Cuba's Communist government said it would legalize small and medium-sized enterprises. That builds on earlier reforms, which allow “self-employed” Cubans to own restaurants, bed-and-breakfasts and other small businesses.
Coca-Cola stopped producing sugary drinks in Venezuela because it cannot obtain sugar. Price controls have made growing sugar cane unprofitable and the country suffers from a shortage of foreign exchange.
Iraq's government announced the start of an operation to retake Fallujah, a city just a 30-minute drive from Baghdad that has been held by Islamic State for the past two years.
Avigdor Lieberman, who leads Israel's nationalist Yisrael Beiteinu party, joined Binyamin Netanyahu's coalition government, and became defense minister. Mr. Lieberman, who lives in a Jewish settlement in the West Bank, has repeatedly derided efforts to secure peace with the Palestinians.
A series of bombings hit two government strongholds on Syria's coast, killing as many as100 people.
The government and opposition leaders in Burundi started talks to resolve a crisis in which more than 1,000 people are thought to have been killed. But the government excluded key opposition figures from the talks, reducing the chances of a successful outcome.
The monetary-policy committee of Nigeria's central bank voted to allow the currency, the naira, to float against the dollar. The country has previously maintained an overinflated peg against the dollar that is 40% higher than the black-market rate, leading to a shortage of hard currency.

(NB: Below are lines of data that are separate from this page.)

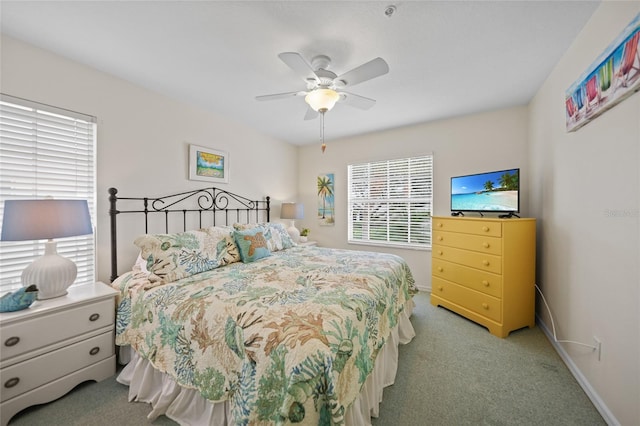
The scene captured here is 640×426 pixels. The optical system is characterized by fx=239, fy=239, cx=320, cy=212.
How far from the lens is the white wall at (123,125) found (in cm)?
180

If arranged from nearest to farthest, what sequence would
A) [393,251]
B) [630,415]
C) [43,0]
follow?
[630,415]
[43,0]
[393,251]

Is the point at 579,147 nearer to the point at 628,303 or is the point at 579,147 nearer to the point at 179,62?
the point at 628,303

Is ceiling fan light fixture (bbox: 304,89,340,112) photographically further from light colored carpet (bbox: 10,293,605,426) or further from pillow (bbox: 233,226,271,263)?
light colored carpet (bbox: 10,293,605,426)

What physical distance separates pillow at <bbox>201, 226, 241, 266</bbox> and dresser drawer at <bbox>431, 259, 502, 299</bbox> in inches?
93.3

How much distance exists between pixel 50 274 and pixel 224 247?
1125 millimetres

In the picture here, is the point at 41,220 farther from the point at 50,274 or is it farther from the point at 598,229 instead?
the point at 598,229

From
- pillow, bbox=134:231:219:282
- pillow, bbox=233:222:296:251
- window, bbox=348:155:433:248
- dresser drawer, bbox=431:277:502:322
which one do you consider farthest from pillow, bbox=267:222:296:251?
dresser drawer, bbox=431:277:502:322

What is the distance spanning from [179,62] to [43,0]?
2.46 feet

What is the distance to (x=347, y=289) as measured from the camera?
61.4 inches

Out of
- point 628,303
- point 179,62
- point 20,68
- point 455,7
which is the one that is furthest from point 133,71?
point 628,303

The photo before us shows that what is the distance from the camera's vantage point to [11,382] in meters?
1.36

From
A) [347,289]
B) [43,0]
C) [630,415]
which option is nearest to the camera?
[630,415]

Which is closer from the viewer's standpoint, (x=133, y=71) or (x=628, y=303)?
(x=628, y=303)

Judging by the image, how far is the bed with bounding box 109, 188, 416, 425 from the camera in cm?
97
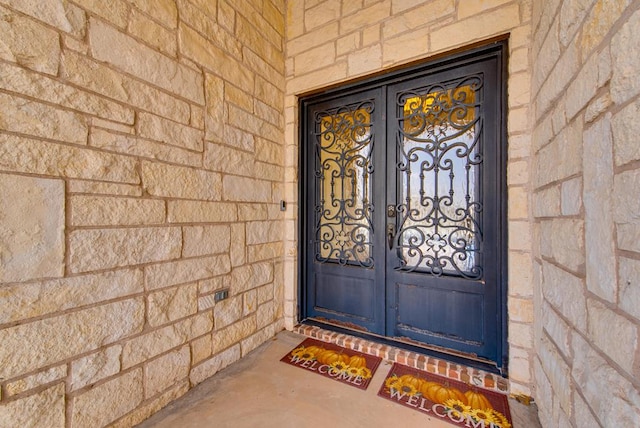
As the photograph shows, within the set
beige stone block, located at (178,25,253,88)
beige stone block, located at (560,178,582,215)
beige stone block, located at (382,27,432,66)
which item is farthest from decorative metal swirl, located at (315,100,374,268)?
beige stone block, located at (560,178,582,215)

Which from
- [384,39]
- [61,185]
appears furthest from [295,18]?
[61,185]

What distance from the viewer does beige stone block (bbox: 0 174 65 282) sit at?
919mm

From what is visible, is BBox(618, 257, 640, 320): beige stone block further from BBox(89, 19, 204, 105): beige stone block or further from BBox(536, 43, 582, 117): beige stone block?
BBox(89, 19, 204, 105): beige stone block

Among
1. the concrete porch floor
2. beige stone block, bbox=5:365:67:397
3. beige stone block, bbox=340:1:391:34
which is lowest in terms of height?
the concrete porch floor

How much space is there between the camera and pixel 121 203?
122cm

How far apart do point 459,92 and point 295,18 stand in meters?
1.62

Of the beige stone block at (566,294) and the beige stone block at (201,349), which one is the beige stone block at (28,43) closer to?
the beige stone block at (201,349)

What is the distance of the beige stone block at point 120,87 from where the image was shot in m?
1.08

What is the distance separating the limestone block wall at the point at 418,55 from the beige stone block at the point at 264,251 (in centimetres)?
10

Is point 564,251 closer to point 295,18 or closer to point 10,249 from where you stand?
point 10,249

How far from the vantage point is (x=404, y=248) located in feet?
6.38

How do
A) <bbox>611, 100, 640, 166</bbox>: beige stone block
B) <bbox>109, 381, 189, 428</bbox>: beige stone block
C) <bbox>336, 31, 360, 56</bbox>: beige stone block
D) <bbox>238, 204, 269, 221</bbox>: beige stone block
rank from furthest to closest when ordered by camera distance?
<bbox>336, 31, 360, 56</bbox>: beige stone block, <bbox>238, 204, 269, 221</bbox>: beige stone block, <bbox>109, 381, 189, 428</bbox>: beige stone block, <bbox>611, 100, 640, 166</bbox>: beige stone block

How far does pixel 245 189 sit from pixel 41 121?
1.08m

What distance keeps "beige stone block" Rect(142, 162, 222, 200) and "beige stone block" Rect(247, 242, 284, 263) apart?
0.52 metres
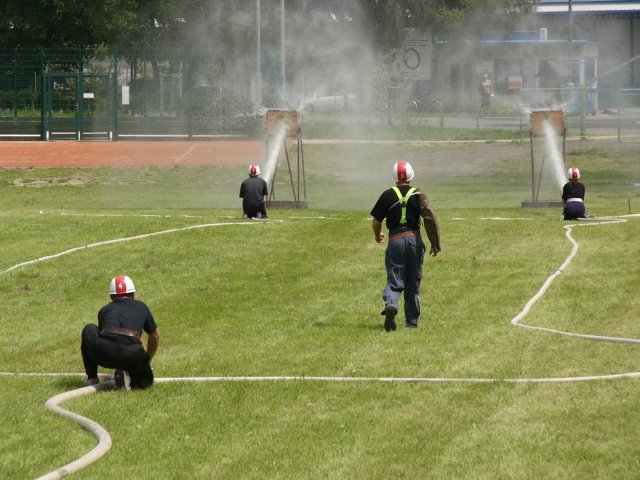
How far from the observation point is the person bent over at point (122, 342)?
38.0ft

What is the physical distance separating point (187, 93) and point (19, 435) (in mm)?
43760

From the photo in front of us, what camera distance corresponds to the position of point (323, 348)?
1360 centimetres

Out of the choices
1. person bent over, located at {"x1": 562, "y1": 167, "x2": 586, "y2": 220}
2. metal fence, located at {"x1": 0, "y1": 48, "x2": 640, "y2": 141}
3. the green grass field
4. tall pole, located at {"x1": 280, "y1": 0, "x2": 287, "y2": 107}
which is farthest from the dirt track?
person bent over, located at {"x1": 562, "y1": 167, "x2": 586, "y2": 220}

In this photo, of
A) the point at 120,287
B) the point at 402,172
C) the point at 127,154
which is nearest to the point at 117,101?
the point at 127,154

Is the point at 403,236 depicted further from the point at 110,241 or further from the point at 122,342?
the point at 110,241

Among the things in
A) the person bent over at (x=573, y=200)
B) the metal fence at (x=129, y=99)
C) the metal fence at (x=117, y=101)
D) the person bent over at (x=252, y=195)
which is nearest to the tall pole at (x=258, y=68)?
the metal fence at (x=129, y=99)

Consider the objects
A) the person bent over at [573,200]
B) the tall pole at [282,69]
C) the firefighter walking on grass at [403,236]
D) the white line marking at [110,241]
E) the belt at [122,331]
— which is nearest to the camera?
the belt at [122,331]

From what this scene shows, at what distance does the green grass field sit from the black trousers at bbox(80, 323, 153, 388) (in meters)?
0.21

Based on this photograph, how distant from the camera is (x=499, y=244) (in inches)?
882

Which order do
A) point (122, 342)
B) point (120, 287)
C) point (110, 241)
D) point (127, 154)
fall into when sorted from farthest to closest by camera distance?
point (127, 154) < point (110, 241) < point (120, 287) < point (122, 342)

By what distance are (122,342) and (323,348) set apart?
2731mm

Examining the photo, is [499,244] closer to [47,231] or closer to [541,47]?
[47,231]

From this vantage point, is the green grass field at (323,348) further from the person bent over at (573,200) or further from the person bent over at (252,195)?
the person bent over at (252,195)

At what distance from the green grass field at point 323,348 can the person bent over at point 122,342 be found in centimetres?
23
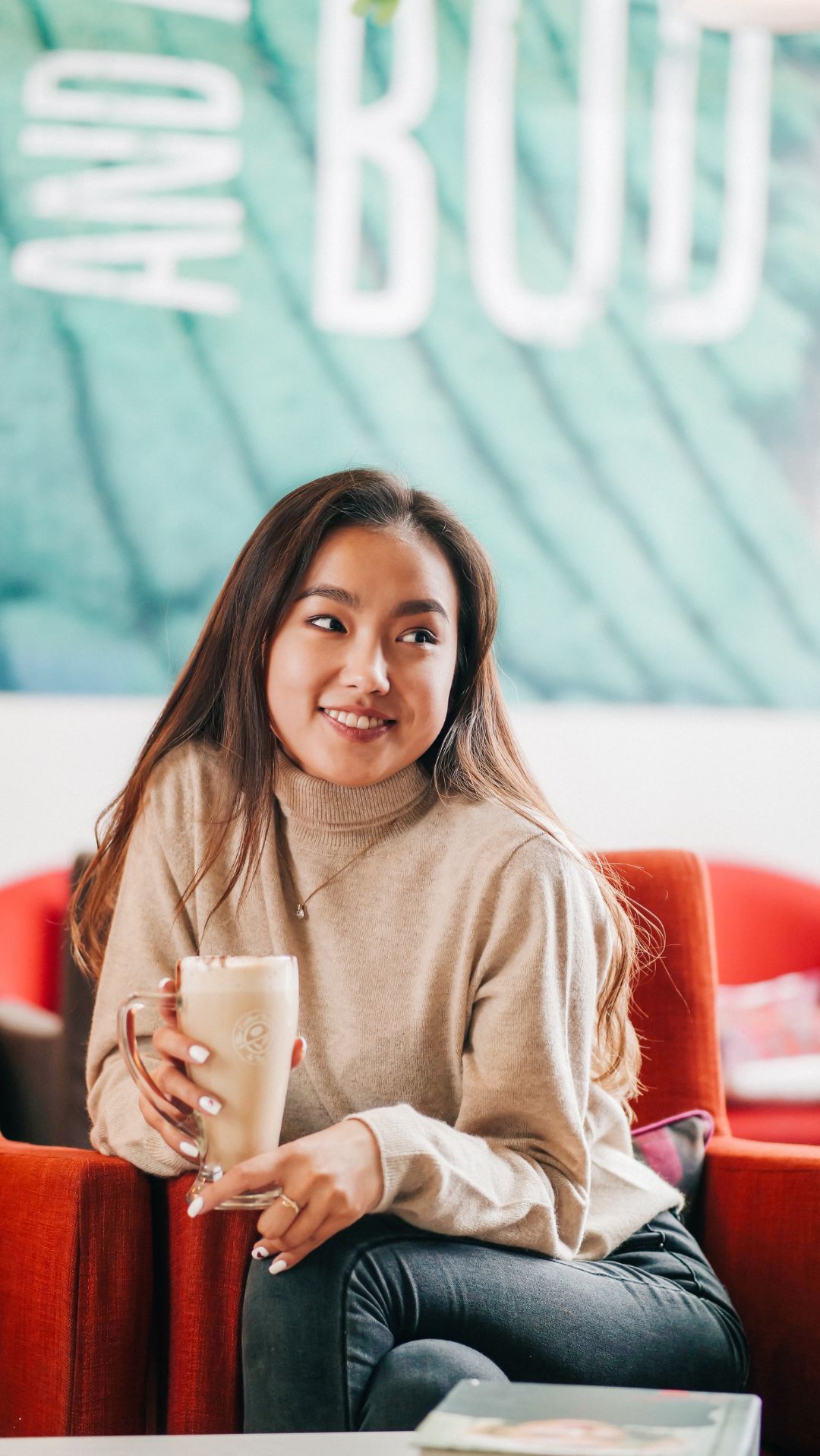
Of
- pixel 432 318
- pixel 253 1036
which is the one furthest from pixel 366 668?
pixel 432 318

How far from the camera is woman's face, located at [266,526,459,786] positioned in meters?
1.56

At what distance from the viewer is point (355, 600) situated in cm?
157

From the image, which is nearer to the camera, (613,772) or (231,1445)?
(231,1445)

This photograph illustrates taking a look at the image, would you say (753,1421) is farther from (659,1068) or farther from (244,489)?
(244,489)

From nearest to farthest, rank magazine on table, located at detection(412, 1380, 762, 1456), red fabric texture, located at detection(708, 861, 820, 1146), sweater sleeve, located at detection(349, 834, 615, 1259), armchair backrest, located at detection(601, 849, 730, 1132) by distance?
magazine on table, located at detection(412, 1380, 762, 1456) → sweater sleeve, located at detection(349, 834, 615, 1259) → armchair backrest, located at detection(601, 849, 730, 1132) → red fabric texture, located at detection(708, 861, 820, 1146)

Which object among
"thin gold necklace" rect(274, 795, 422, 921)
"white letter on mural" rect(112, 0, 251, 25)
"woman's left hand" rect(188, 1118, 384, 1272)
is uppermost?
"white letter on mural" rect(112, 0, 251, 25)

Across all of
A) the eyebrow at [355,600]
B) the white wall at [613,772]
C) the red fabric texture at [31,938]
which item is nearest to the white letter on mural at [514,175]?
the white wall at [613,772]

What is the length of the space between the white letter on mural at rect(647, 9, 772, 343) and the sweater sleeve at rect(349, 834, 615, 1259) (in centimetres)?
236

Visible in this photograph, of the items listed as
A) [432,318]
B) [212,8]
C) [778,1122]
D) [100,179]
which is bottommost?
[778,1122]

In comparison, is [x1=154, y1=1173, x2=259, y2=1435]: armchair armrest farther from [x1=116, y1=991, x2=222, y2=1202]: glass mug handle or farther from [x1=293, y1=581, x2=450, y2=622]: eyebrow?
[x1=293, y1=581, x2=450, y2=622]: eyebrow

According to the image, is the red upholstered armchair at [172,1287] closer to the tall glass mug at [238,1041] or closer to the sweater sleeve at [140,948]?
the sweater sleeve at [140,948]

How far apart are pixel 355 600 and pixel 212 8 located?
243 cm

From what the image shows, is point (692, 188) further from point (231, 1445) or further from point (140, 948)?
point (231, 1445)

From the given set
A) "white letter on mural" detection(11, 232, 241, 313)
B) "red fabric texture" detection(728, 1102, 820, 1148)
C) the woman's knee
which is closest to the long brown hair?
the woman's knee
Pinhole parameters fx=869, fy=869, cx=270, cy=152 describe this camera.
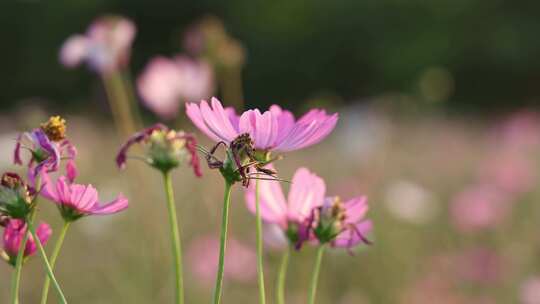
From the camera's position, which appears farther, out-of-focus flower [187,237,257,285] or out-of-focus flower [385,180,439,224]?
out-of-focus flower [385,180,439,224]

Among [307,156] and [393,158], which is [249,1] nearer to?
[307,156]

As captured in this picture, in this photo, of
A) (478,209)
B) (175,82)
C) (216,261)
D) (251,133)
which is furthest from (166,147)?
(478,209)

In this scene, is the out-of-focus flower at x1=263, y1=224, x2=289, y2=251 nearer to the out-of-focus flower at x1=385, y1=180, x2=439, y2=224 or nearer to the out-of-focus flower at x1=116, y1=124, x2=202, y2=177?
the out-of-focus flower at x1=116, y1=124, x2=202, y2=177

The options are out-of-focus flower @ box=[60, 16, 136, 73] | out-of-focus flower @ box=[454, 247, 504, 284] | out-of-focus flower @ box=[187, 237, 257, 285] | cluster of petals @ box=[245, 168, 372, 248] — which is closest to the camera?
cluster of petals @ box=[245, 168, 372, 248]

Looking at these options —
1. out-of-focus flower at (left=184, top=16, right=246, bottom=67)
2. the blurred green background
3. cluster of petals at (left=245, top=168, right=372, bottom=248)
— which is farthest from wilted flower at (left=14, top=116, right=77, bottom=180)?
out-of-focus flower at (left=184, top=16, right=246, bottom=67)

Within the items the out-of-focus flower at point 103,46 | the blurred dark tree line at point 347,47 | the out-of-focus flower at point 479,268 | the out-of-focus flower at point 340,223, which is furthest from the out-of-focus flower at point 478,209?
the blurred dark tree line at point 347,47

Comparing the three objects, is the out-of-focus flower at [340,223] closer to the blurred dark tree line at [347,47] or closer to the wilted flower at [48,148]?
the wilted flower at [48,148]
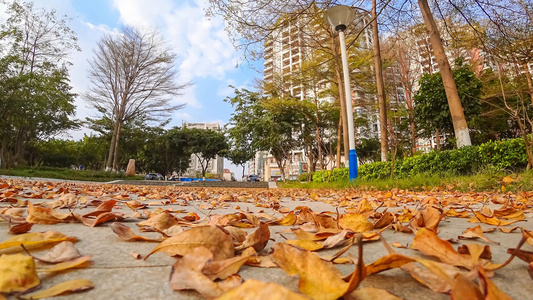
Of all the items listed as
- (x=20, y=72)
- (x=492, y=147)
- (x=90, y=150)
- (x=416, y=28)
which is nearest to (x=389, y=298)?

In a report to Congress Hillary Clinton was criticized by the State Department's inspector general for using a private e-mail server when she was secretary of state. Mrs. Clinton should have discussed the security risks with officials, the report said, though it recognized that the department had a history of dealing inadequately with electronic messages. The issue continues to dog Mrs. Clinton's campaign.